In my previous article for Opensource.com, I introduced the OpenHPC project, which aims to accelerate innovation in high-performance computing (HPC). This article goes a step further by using OpenHPC's capabilities to build a small HPC system. To call it an HPC system might sound bigger than it is, so maybe it is better to say this is a system based on the Cluster Building Recipes published by the OpenHPC project.

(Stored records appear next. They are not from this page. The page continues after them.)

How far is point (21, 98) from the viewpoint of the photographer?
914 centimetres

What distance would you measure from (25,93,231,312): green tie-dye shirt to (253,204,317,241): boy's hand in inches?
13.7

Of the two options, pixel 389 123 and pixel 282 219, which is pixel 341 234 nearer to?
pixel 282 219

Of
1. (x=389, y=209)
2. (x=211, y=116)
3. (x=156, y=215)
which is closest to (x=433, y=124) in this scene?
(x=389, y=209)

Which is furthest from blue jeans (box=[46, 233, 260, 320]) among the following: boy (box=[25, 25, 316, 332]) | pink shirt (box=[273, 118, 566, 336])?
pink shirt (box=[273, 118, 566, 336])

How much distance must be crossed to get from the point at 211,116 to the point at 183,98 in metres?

The resulting cluster consists of two Raspberry Pi 3 systems acting as compute nodes and one virtual machine acting as the master node:
My master node is running CentOS on x86_64 and my compute nodes are running a slightly modified CentOS on aarch64.
This is what the setup looks in real life:
To set up my system like an HPC system, I followed some of the steps from OpenHPC's Cluster Building Recipes install guide for CentOS 7.4/aarch64 + Warewulf + Slurm (PDF). This recipe includes provisioning instructions using Warewulf; because I manually installed my three systems, I skipped the Warewulf parts and created an Ansible playbook for the steps I took.

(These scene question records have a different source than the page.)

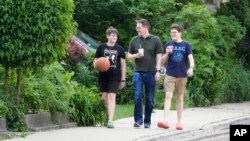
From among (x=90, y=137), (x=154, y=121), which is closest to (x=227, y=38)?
(x=154, y=121)

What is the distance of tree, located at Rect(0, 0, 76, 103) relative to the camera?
11.5 meters

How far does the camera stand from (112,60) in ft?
42.5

Once my cluster was set up by the Ansible playbooks, I could start to submit jobs to my resource manager. The resource manager, Slurm in my case, is the instance in the cluster that decides where and when my jobs are executed. One possibility to start a simple job on the cluster is:
[ohpc@centos01 ~]$ srun hostname
calvin
If I need more resources, I can tell Slurm that I want to run my command on eight CPUs:
[ohpc@centos01 ~]$ srun -n 8 hostname
hobbes
hobbes
hobbes
hobbes
calvin
calvin
calvin
calvin
In the first example, Slurm ran the specified command (hostname
) on a single CPU, and in the second example Slurm ran the command on eight CPUs. One of my compute nodes is named calvin
and the other is named hobbes
; that can be seen in the output of the above commands. Each of the compute nodes is a Raspberry Pi 3 with four CPU cores.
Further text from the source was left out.